830 Poplar St - St Josephs Catholic Church


Rising 200 feet into the air, the twin cross-topped spires of St. Joseph's Catholic Church add great beauty to the skyline of downtown Macon.

This lovely old Romanesque, Neo-Gothic church was the realization of an earlier dream of 50 Catholic parishioners and their first priest, Father James Graham.  In 1841, this small group of Catholics had bought a Presbyterian church and started the first catholic parish in Macon, a town incorporated as a city only seventeen years earlier.

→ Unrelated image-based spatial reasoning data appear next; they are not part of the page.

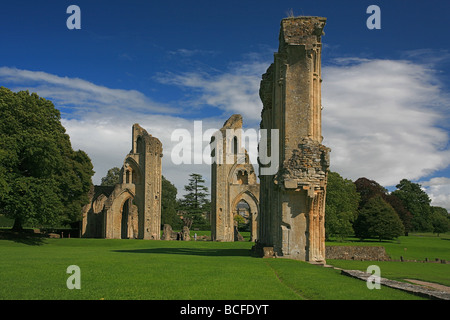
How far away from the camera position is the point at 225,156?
135ft

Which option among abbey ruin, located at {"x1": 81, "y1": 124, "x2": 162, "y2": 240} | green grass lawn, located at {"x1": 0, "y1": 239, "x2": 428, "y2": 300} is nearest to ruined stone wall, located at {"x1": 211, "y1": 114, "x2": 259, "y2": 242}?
abbey ruin, located at {"x1": 81, "y1": 124, "x2": 162, "y2": 240}

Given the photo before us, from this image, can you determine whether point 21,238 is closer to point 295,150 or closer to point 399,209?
point 295,150

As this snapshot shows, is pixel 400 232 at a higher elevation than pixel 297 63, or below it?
below

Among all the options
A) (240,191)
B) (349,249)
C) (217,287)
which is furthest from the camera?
(240,191)

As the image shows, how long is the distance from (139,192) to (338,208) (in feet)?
65.1

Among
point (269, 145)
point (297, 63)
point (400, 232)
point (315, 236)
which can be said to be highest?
point (297, 63)

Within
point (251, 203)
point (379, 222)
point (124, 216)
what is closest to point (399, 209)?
point (379, 222)

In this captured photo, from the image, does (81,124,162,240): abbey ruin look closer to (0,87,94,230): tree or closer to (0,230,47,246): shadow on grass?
(0,230,47,246): shadow on grass

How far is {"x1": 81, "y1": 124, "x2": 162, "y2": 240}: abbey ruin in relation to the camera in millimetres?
41031

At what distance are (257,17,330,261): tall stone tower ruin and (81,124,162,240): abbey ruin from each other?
2321cm

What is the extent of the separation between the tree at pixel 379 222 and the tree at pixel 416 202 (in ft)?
75.6
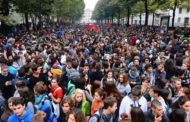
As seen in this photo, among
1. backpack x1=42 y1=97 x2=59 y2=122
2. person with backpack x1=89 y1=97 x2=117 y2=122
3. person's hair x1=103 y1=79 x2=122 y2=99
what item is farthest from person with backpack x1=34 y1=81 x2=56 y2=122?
person's hair x1=103 y1=79 x2=122 y2=99

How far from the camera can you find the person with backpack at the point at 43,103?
20.8 ft

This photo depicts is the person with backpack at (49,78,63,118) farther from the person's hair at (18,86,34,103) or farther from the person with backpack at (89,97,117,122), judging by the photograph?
the person with backpack at (89,97,117,122)

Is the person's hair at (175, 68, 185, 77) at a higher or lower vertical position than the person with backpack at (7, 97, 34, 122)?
lower

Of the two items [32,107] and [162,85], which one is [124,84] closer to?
[162,85]

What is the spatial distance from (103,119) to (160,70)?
4923 millimetres

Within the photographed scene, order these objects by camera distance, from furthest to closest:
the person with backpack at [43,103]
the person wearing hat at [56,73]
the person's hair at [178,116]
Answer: the person wearing hat at [56,73]
the person with backpack at [43,103]
the person's hair at [178,116]

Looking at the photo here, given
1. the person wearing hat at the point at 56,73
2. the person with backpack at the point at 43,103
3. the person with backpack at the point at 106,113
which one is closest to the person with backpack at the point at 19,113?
the person with backpack at the point at 43,103

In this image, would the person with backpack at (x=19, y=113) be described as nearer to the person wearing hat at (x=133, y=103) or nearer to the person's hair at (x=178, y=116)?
the person wearing hat at (x=133, y=103)

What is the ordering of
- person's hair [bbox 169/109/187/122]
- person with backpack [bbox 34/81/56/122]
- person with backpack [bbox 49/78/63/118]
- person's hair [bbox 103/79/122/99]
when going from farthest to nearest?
person's hair [bbox 103/79/122/99], person with backpack [bbox 49/78/63/118], person with backpack [bbox 34/81/56/122], person's hair [bbox 169/109/187/122]

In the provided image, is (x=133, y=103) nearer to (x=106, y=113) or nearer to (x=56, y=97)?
(x=106, y=113)

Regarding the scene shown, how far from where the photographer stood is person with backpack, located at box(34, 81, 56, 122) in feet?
20.8

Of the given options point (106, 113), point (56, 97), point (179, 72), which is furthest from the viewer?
point (179, 72)

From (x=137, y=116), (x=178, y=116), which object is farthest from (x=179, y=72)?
(x=137, y=116)

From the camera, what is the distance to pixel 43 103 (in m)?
6.48
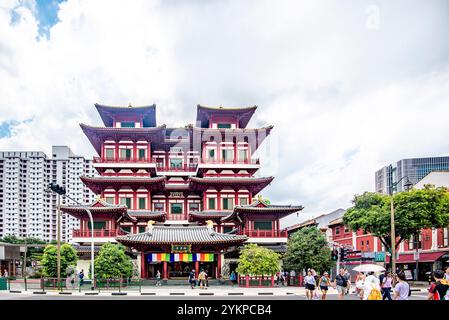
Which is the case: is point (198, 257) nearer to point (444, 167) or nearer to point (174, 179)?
point (174, 179)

Actually, Catholic activity in the Middle Georgia area had its beginning in 1540 when Franciscan friars, accompanying the Spanish explorer, DeSoto, baptized two Indian boys on the banks of the Ocmulgee River.  This was the first known Christian Baptism east of the Mississippi River.

There were twelve pastors after Farther Graham before another church was acquired.  Father James O'Neill, the pastor in 1865, found that the church was too small for his growing congregation and purchased another Presbyterian church, this time on Fourth Street between Walnut and Ocmulgee (now Riverside Drive).  The Bishop of Savannah sent pastors to St. Joseph's Church until 1887, when he asked Jesuits to come from New Orleans to Macon to staff St. Joseph's and to take over the school which the Diocese had begun in 1876, Pio Nono College. One Macon thoroughfare (Pio Nono Avenue) is a reminder of the school named after Pope Pius IX. (Pio Nono is Italian for Pius Ninth).